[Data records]
⁂

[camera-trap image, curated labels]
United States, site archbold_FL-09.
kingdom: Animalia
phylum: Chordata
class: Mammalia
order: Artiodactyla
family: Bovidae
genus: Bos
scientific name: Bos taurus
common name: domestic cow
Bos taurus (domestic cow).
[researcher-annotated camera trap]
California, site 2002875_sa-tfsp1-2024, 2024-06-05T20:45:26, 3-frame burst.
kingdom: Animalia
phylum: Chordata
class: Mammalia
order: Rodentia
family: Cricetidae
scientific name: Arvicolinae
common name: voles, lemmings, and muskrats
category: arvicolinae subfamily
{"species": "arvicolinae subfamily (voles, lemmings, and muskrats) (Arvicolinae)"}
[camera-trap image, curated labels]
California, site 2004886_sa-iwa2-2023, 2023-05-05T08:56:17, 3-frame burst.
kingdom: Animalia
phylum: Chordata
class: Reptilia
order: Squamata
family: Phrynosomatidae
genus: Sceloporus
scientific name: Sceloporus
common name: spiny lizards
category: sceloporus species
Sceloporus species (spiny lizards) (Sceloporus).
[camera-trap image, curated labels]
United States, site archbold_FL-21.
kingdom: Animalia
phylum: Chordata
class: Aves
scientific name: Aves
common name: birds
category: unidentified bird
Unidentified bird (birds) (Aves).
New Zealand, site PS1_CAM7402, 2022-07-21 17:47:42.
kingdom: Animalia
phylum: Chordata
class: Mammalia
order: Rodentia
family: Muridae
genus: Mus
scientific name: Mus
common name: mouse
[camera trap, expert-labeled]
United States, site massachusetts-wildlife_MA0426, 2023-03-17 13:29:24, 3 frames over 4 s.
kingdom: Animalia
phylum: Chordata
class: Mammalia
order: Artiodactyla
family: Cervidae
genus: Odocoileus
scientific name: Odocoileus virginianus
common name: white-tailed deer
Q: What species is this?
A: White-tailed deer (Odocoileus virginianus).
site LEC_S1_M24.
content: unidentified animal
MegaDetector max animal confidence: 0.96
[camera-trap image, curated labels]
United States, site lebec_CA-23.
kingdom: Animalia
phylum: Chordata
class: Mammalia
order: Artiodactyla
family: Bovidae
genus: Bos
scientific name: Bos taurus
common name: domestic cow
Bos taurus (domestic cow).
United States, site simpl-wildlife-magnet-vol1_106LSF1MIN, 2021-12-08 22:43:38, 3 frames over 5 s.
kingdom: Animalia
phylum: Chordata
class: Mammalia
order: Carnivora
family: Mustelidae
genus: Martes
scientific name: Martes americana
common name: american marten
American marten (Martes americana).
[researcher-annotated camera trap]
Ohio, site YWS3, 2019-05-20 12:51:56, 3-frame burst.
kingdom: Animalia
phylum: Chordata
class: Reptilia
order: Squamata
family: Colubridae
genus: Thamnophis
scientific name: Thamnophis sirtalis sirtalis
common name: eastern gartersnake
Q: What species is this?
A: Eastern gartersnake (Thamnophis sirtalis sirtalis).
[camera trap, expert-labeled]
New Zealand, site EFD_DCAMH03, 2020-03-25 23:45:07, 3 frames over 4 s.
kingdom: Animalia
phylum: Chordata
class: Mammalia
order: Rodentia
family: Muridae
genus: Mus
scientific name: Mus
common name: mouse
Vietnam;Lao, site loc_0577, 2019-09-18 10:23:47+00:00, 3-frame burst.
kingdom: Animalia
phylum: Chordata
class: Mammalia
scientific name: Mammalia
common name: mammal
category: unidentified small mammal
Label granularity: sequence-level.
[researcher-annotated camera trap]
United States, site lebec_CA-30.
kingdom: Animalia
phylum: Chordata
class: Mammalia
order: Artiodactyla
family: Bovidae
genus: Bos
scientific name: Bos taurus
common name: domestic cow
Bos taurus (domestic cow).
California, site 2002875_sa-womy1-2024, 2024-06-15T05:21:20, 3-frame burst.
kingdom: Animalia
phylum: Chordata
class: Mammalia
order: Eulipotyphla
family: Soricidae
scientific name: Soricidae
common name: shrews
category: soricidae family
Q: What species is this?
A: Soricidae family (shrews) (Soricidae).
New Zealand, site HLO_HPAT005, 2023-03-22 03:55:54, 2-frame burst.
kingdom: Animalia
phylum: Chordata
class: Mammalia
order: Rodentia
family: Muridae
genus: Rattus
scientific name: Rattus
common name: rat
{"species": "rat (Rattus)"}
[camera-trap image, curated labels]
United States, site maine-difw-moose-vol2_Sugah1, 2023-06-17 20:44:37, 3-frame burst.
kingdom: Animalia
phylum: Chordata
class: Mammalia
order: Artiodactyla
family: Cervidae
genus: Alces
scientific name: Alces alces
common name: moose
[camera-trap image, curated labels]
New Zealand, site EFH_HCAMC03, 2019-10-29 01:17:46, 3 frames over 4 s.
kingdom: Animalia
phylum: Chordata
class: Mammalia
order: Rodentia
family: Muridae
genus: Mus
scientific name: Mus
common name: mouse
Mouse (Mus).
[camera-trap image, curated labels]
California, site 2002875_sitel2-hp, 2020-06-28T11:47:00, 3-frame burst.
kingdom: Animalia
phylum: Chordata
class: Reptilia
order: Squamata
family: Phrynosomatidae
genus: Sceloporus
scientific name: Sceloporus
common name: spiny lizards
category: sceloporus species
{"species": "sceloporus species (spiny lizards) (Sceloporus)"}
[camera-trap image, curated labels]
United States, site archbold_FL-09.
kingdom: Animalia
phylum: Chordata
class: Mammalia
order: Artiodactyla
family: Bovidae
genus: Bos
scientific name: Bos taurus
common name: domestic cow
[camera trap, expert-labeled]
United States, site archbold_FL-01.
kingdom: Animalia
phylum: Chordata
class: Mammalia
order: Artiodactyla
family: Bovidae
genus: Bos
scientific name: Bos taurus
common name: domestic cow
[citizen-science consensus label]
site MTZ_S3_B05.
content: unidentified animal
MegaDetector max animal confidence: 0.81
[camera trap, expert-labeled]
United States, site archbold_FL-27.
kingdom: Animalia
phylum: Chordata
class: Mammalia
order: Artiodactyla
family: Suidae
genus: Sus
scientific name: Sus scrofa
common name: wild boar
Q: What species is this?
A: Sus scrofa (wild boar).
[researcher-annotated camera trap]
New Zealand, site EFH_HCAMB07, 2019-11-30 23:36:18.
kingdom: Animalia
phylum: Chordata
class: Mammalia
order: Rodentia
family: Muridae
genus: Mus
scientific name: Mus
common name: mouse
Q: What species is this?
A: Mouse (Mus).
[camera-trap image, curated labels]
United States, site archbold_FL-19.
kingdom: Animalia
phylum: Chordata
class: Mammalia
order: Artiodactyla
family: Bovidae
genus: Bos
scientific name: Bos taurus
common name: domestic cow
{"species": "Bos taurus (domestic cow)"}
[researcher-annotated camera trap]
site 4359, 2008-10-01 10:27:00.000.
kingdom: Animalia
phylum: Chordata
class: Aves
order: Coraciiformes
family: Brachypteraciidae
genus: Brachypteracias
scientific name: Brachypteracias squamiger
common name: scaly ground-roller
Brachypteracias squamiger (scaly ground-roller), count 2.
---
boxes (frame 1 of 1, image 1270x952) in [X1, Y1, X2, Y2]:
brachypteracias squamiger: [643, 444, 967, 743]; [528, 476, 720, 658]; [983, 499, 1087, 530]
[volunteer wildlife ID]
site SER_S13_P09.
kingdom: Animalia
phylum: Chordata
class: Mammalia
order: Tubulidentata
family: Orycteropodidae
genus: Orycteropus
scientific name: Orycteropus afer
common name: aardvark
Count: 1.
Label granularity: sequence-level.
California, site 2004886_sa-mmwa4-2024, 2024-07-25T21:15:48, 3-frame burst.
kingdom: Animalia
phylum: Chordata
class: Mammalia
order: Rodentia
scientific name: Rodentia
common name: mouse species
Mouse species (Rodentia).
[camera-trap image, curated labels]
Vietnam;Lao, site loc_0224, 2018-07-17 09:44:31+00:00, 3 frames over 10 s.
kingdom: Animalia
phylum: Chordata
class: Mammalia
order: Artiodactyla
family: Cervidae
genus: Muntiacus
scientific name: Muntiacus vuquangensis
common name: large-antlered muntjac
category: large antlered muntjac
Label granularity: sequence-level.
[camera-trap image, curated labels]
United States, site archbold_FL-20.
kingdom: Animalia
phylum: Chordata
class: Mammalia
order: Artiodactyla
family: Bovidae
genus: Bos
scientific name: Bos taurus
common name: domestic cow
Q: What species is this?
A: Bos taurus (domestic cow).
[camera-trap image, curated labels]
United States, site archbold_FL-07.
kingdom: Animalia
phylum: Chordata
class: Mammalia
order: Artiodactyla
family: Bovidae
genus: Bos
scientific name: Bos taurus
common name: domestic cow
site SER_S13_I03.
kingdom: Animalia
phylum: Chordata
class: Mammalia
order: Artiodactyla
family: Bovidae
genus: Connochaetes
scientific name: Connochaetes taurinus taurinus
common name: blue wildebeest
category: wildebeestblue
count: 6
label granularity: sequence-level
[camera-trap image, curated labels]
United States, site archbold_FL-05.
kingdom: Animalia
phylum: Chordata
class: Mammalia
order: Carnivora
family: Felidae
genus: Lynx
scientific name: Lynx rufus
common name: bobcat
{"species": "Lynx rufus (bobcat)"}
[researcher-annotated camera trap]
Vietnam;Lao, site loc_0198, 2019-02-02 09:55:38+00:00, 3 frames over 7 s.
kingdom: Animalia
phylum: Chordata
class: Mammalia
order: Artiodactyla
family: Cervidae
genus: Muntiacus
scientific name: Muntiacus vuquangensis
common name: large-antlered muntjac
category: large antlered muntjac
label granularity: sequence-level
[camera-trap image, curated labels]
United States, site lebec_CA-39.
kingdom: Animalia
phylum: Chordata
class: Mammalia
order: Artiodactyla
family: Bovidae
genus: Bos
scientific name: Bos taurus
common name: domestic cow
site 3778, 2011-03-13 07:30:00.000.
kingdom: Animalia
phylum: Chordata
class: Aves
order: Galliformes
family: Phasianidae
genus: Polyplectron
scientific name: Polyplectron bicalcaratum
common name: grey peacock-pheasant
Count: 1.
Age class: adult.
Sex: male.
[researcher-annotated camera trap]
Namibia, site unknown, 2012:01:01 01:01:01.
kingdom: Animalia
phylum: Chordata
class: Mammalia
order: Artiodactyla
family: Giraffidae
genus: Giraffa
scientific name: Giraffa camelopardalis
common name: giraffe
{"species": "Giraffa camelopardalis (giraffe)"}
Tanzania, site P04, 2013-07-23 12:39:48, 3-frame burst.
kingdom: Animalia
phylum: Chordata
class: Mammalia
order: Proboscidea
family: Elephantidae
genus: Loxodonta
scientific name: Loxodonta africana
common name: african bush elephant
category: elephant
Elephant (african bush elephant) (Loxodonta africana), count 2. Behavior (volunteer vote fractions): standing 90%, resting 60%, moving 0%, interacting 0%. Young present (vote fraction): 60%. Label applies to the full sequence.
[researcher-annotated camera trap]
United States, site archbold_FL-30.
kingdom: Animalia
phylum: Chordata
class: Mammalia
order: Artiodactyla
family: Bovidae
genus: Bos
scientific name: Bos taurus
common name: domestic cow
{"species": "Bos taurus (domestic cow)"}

⁂

- [DIRECTIONS FOR THIS TASK]
Copy the lines from the start of the data verbatim, stopping after the line containing "scientific name: Aves".

- [EXERCISE RESULT]
[camera-trap image, curated labels]
United States, site archbold_FL-09.
kingdom: Animalia
phylum: Chordata
class: Mammalia
order: Artiodactyla
family: Bovidae
genus: Bos
scientific name: Bos taurus
common name: domestic cow
Bos taurus (domestic cow).
[researcher-annotated camera trap]
California, site 2002875_sa-tfsp1-2024, 2024-06-05T20:45:26, 3-frame burst.
kingdom: Animalia
phylum: Chordata
class: Mammalia
order: Rodentia
family: Cricetidae
scientific name: Arvicolinae
common name: voles, lemmings, and muskrats
category: arvicolinae subfamily
{"species": "arvicolinae subfamily (voles, lemmings, and muskrats) (Arvicolinae)"}
[camera-trap image, curated labels]
California, site 2004886_sa-iwa2-2023, 2023-05-05T08:56:17, 3-frame burst.
kingdom: Animalia
phylum: Chordata
class: Reptilia
order: Squamata
family: Phrynosomatidae
genus: Sceloporus
scientific name: Sceloporus
common name: spiny lizards
category: sceloporus species
Sceloporus species (spiny lizards) (Sceloporus).
[camera-trap image, curated labels]
United States, site archbold_FL-21.
kingdom: Animalia
phylum: Chordata
class: Aves
scientific name: Aves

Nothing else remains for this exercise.